Eelcoline Adrienne van Rees was a Dutch painter, draftsman and ceramist. Etie (also Eetie) van Rees was born in the Dutch East Indies as the daughter of Daniel François Willem van Rees (1863-1934) and Eelcoline Pruijs van der Hoeven (1867-1947). She came from a family of administrators, her father was director of the Domestic Administration and vice-president of the Council of the Dutch East Indies. He was a son of Governor-General Otto van Rees. On her mother's side she was a granddaughter of Abraham Pruijs van der Hoeven, governor of Aceh.

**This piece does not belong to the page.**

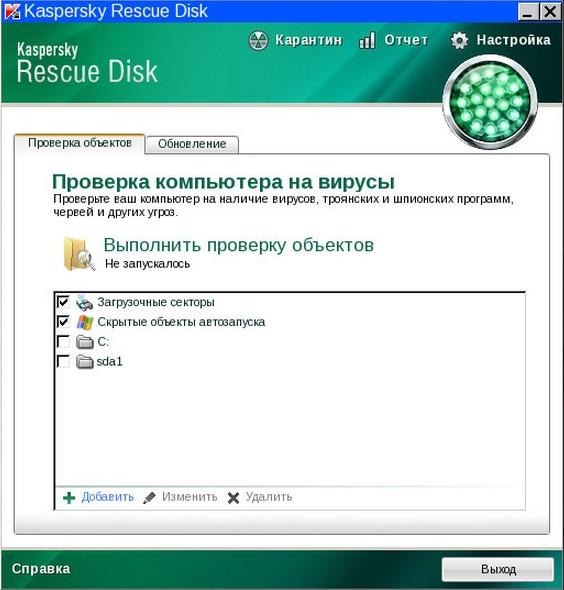 Kaspersky Rescue Disk скачать бесплатно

Like many Dutch East Indies people, Van Rees went to Europe to learn; she was educated in Lausanne and The Hague. In The Hague, she received eight months of lessons from the Hague painter Bernard Schregel, but otherwise she was an autodidact as an artist. She painted, made watercolours and drawings, and also made etchings and lithographs; she exhibited several times in the Dutch East Indies. In 1911, Van Rees married the Scottish businessman Neil Mac Neill, with whom she had four children. The marriage did not last and after the First World War, Van Rees and her children settled in the Netherlands. In 1924, the family moved to Wassenaar. In 1928, she illustrated the book De fabel van het dwarf deer by Marie van Zeggelen. As Eetie van Rees, she published the fairy tale book De nachtmannetjes in 1946, which she illustrated herself. She became a member of the Pulchri Studio and 'de Grafische' and exhibited her watercolours and drawings several times.
In 1952 Van Rees also started working with ceramics. Together with Harm Kamerlingh Onnes she was one of the first to make ceramic sculptures. She became known to a wider audience with her imaginative animal figures, which she called crawlies. For each animal she first made a number of design sketches. The primitive decorations are partly derived from Javanese culture. In 1959 she won a gold medal at an international ceramics exhibition in Ostend. Five years later the exhibition 'Between man and animal, ceramics by Etie van Rees' was held in the Museum Boijmans Van Beuningen, which then also travelled to other museums.
From 1969 Van Rees lived in Aerdenhout. She died in 1973, at the age of 83. A year later a memorial exhibition was held in Het Kapelhuis. In 1990 a large retrospective of her work took place in the Princessehof in Leeuwarden.